■ REQUIRED TASKS
A - Please decide whether each statement agrees with the NVIDIA announcements text: (i) the location of the supercomputer linking four DGX GH200s has been announced; (ii) the SoftBank datacenters will be opened throughout SoftBank's network in Japan; (iii) Spectrum-4 is described as a 400Tb/sec Ethernet switch. Answer each with yes or no and the deciding words of the text.
B - Using the NVIDIA announcements text, answer each question on its own line, marked as the questions are:
(i) Which NVIDIA chip will the Israeli supercomputer pack?
(ii) On what superchip is the SoftBank and NVIDIA platform based?
(iii) What kind of network do the RoCE extensions create?
C - Set down word for word the part of the NVIDIA announcements text that opens with the words containing "Helios supercomputer and" and closes with "NVIDIA HGX H100.".

■ DOCUMENT TEXT
________________________________________
Helios supercomputer and others. NVIDIA will link four DGX GH200s with NVIDIA's Quantum-2 InfiniBand in a massive supercomputer (location not announced). Additionally, the company is building two more supercomputers in Taiwan and one at its location in Israel. All will contain NVIDIA supercomputer chips; the Israeli one will pack the NVIDIA HGX H100.

SoftBank 5G/6G datacenters. SoftBank and NVIDIA said they will launch a platform for generative AI apps in 5G/6G networks based on the NVIDIA GH200 Grace Hopper Superchip. The new datacenters will be opened throughout SoftBank's network in Japan and will, according to NVIDIA’s announcement, “host generative AI and wireless applications on a multi-tenant common server platform, which reduces costs and is more energy efficient.”

NVIDIA Spectrum-X. NVIDIA announced technology designed to streamline the performance of Ethernet-driven cloud networks. According to the press release: “The platform starts with Spectrum-4, the world’s first 51Tb/sec Ethernet switch built specifically for AI networks. Advanced RoCE extensions work in concert across the Spectrum-4 switches, BlueField-3 DPUs and NVIDIA LinkX optics to create an end-to-end 400GbE network that is optimized for AI clouds.” This setup will be used in the Israeli supercomputer mentioned above.
________________________________________
■ INPUT DATA
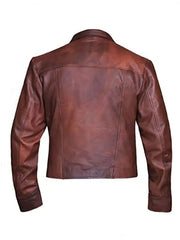 JASON MOMOA JUSTICE LEAGUE LEATHER JACKET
________________________________________
■ SOLUTIONS TO THE PROBLEMS
A -
(i) No: "location not announced"
(ii) Yes: "will be opened throughout SoftBank's network in Japan"
(iii) No: "the world’s first 51Tb/sec Ethernet switch built specifically for AI networks"

B -
(i) The NVIDIA HGX H100.
(ii) The NVIDIA GH200 Grace Hopper Superchip.
(iii) An end-to-end 400GbE network optimized for AI clouds.

C -
Helios supercomputer and others. NVIDIA will link four DGX GH200s with NVIDIA's Quantum-2 InfiniBand in a massive supercomputer (location not announced). Additionally, the company is building two more supercomputers in Taiwan and one at its location in Israel. All will contain NVIDIA supercomputer chips; the Israeli one will pack the NVIDIA HGX H100.